Vor der erfolgreichen Seeüberquerung am 9. September trainierte Badertscher zwei- bis dreimal pro Woche im Schwimmbad oder im See, je nach Wetter. An seiner Seite schwamm neben Thévenaz noch ein Schwimmkollege, um ihn zu unterstützen und zu motivieren.Cyril Badertscher sei die Herausforderung gelassen, aber zugleich fast schon «euphorisch» angegangen, erinnert sich Laurent Thévenaz. Er habe es kaum erwarten können, es mit dem Genfersee aufzunehmen, obwohl er noch nie zuvor eine so lange Strecke geschwommen sei. «Im Wasser fühle ich mich wohl. Es trägt mich und lindert meine Schmerzen. Ich leide viel mehr, wenn ich untätig auf einem Stuhl sitze», sagt Badertscher.
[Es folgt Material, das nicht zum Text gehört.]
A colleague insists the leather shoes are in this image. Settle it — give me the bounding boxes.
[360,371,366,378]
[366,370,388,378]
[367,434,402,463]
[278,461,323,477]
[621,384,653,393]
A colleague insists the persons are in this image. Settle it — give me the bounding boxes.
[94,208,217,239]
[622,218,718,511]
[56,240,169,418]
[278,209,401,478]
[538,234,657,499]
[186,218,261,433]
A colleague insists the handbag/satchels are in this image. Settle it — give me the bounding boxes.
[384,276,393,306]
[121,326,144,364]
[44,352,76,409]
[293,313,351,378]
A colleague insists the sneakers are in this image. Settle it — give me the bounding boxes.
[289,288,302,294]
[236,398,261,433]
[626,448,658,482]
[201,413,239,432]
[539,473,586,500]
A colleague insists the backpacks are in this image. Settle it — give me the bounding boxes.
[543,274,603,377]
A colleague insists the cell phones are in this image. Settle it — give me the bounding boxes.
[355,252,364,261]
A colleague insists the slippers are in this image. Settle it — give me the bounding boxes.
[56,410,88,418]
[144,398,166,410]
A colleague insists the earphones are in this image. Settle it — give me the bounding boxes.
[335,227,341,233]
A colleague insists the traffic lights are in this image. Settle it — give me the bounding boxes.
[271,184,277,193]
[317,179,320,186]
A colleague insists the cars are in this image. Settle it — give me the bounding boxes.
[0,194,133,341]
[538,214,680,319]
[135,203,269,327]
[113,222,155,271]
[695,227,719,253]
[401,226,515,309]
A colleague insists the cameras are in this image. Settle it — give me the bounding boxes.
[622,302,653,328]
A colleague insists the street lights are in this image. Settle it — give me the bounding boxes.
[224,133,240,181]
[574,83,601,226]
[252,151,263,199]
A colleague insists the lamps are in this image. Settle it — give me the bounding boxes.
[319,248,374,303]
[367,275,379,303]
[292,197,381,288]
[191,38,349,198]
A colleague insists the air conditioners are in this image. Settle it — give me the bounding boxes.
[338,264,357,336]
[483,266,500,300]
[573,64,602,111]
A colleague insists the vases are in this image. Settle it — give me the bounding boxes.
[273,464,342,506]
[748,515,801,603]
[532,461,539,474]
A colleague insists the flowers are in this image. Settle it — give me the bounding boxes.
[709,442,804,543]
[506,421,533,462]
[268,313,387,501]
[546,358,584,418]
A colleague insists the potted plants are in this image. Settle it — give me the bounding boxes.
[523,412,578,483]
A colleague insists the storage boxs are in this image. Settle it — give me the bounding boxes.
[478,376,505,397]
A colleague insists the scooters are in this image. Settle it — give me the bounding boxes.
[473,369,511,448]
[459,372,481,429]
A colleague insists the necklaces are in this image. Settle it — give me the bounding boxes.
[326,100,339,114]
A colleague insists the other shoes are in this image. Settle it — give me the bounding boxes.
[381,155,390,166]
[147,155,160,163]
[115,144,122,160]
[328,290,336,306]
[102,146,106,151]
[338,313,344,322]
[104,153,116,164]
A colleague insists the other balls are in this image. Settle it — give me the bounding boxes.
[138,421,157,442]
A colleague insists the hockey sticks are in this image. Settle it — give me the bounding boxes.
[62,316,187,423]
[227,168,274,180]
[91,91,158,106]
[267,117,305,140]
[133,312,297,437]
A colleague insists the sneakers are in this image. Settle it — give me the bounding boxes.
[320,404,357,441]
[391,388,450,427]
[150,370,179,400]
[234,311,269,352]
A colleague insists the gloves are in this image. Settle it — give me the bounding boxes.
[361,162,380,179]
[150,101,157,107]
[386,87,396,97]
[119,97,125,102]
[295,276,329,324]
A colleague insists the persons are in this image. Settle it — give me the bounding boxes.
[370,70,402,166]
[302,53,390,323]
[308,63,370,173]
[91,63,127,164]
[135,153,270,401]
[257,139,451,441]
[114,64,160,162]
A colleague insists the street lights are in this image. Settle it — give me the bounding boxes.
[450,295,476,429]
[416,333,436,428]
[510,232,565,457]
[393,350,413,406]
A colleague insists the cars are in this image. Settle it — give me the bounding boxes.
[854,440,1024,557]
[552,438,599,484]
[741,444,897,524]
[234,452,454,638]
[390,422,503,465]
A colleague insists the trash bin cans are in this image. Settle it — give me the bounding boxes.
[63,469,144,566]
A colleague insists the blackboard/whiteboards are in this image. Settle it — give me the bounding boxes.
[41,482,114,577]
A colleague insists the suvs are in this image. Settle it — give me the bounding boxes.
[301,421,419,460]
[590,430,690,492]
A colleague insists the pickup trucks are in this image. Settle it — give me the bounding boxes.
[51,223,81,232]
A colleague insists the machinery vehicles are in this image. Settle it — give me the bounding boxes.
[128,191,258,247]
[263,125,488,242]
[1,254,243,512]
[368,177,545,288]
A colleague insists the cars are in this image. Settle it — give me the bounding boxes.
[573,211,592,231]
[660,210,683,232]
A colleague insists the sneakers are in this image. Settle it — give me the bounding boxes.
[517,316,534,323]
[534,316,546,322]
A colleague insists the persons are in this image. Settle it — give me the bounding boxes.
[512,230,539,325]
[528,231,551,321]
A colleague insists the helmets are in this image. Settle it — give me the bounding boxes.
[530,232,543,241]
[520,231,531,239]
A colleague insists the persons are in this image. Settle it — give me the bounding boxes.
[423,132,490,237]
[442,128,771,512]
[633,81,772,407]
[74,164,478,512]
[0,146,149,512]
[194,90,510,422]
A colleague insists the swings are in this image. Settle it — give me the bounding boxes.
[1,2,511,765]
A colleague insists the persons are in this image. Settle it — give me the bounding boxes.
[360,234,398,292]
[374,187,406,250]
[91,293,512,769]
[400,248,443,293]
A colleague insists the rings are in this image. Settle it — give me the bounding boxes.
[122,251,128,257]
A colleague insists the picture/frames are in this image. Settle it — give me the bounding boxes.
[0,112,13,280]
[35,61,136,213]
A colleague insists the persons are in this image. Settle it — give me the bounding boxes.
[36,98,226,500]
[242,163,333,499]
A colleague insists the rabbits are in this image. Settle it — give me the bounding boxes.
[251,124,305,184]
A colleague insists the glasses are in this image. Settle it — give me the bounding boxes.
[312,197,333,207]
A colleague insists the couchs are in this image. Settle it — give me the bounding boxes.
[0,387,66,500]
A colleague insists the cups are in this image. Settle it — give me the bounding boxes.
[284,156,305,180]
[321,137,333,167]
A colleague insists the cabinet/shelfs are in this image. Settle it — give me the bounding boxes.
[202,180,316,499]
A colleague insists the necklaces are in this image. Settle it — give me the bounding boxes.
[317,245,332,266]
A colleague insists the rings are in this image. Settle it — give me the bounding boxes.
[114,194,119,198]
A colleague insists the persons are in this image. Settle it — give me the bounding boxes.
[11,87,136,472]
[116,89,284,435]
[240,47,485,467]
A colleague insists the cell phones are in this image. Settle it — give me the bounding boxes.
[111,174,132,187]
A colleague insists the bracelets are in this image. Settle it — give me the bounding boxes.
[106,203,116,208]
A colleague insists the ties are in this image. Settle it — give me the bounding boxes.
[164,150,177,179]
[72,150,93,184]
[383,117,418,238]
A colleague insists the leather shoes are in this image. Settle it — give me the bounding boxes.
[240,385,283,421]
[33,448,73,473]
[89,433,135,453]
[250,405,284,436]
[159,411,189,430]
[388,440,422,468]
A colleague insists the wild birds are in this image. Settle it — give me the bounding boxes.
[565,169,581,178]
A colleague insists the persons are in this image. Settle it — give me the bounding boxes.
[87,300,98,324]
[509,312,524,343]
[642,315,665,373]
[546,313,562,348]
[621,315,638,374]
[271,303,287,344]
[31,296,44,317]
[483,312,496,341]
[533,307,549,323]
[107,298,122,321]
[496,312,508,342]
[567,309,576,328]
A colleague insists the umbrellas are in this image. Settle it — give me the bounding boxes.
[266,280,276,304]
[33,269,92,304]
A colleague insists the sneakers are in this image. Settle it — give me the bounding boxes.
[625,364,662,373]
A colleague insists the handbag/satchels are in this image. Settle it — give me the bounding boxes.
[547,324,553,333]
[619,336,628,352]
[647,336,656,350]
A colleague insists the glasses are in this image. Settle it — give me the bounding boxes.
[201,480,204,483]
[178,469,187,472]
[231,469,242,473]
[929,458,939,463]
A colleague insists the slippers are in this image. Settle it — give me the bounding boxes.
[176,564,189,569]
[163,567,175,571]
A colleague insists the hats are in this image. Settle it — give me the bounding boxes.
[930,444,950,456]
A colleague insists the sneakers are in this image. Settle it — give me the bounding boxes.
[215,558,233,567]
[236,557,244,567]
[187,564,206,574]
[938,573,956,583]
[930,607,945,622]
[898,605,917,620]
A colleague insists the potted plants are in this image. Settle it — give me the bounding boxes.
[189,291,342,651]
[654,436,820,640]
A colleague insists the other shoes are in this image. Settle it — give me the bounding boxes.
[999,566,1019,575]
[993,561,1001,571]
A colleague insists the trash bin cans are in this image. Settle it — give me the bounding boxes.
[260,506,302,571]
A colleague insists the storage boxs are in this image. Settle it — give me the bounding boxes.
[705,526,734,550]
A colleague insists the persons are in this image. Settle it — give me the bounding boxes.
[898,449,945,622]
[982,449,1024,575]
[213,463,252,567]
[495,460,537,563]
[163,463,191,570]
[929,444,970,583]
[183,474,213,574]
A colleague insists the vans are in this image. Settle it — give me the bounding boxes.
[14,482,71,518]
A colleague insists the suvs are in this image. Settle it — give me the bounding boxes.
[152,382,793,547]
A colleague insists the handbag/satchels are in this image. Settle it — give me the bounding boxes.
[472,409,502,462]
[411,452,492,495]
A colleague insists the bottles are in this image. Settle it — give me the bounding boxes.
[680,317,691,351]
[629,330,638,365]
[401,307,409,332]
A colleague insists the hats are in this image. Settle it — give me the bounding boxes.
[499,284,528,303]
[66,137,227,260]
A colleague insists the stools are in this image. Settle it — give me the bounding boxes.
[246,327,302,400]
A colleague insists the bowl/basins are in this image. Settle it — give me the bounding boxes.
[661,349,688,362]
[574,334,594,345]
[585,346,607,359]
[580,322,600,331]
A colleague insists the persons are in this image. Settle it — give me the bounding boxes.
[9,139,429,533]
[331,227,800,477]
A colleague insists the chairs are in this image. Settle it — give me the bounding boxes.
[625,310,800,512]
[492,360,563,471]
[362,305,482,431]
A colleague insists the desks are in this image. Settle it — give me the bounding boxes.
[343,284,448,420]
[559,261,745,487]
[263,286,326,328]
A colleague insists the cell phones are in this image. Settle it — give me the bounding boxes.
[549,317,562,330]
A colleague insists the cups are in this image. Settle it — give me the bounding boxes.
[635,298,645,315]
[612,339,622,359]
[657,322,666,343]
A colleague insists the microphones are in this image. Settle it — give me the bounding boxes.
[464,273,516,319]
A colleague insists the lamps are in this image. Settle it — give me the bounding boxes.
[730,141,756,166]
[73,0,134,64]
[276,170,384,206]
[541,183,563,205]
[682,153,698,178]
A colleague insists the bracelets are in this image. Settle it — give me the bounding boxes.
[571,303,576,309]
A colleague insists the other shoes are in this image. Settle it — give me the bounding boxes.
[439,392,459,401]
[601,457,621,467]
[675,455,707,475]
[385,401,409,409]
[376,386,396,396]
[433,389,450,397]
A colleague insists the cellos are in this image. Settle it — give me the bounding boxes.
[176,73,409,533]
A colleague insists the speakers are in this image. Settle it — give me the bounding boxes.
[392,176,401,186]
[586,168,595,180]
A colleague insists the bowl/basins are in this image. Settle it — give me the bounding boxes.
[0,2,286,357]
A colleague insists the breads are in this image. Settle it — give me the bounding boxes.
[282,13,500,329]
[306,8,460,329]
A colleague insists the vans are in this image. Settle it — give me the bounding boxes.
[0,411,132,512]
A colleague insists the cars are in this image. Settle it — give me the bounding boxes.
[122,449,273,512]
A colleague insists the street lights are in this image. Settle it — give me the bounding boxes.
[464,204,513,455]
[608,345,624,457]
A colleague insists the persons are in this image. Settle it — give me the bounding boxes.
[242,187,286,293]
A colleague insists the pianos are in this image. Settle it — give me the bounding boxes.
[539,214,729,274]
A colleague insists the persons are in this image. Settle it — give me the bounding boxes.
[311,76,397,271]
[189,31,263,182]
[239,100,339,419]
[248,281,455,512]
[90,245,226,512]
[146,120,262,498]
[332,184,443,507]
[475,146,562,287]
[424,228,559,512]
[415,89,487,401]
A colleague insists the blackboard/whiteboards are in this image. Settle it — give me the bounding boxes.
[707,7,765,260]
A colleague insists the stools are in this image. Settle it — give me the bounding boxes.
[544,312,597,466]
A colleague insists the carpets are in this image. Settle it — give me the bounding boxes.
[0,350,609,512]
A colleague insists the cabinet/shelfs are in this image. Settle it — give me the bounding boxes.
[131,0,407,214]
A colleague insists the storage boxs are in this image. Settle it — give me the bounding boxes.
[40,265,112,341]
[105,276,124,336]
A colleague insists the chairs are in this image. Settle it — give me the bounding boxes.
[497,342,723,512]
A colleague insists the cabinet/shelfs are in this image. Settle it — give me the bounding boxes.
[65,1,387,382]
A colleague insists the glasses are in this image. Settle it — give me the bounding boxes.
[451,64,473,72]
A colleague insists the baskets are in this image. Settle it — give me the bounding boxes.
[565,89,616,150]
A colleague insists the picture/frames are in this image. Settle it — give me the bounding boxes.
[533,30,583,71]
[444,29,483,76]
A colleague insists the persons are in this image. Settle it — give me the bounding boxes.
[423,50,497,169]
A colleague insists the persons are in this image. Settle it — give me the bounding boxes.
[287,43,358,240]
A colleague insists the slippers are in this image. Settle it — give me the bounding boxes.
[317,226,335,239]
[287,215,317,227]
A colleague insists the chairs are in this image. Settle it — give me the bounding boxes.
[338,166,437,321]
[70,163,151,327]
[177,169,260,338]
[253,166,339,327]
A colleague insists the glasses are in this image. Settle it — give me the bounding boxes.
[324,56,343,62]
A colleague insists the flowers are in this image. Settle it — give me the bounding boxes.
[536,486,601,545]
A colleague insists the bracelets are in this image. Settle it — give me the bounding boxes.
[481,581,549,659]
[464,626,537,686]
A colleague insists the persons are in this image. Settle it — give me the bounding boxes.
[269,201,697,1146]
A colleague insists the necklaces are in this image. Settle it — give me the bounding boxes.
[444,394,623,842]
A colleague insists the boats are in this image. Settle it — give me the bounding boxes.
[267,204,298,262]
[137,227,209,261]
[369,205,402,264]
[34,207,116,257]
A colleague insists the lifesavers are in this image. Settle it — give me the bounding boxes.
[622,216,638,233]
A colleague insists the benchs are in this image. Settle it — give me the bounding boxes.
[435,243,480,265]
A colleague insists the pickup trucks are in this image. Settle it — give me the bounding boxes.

Im Wasser fühle ich mich wohl. Es trägt mich und lindert meine Schmerzen.
Cyril Badertscher
Dopamin lindert Schmerzen
Ausserdem produziert der Körper beim Sport den Neurotransmitter Dopamin, an dem es bei Personen, die an Parkinson leiden, ansonsten erheblich mangelt. Deshalb ist Bewegung für die Betroffenen besonders wichtig, um die Schmerzen zu lindern und zu vergessen, wenn auch nur für einen Moment.
Badertscher hat denn auch bereits neue Pläne gefasst. Im folgenden Jahr will er mit seinen Begleitern gleich von Genf nach Nyon schwimmen. Das sind 20 Kilometer.
Parkinson Move
Cyril Badertscher hat neben seinen sportlichen Projekten den Verein «Parkinson Move» ins Leben gerufen. Ziel ist es, an Parkinson erkrankte Menschen zum Sport zu animieren und sie bei den Aktivitäten zu unterstützen. Zudem will Badertscher mit dem Verein Geld sammeln, das der Erforschung der Krankheit zugutekommen soll.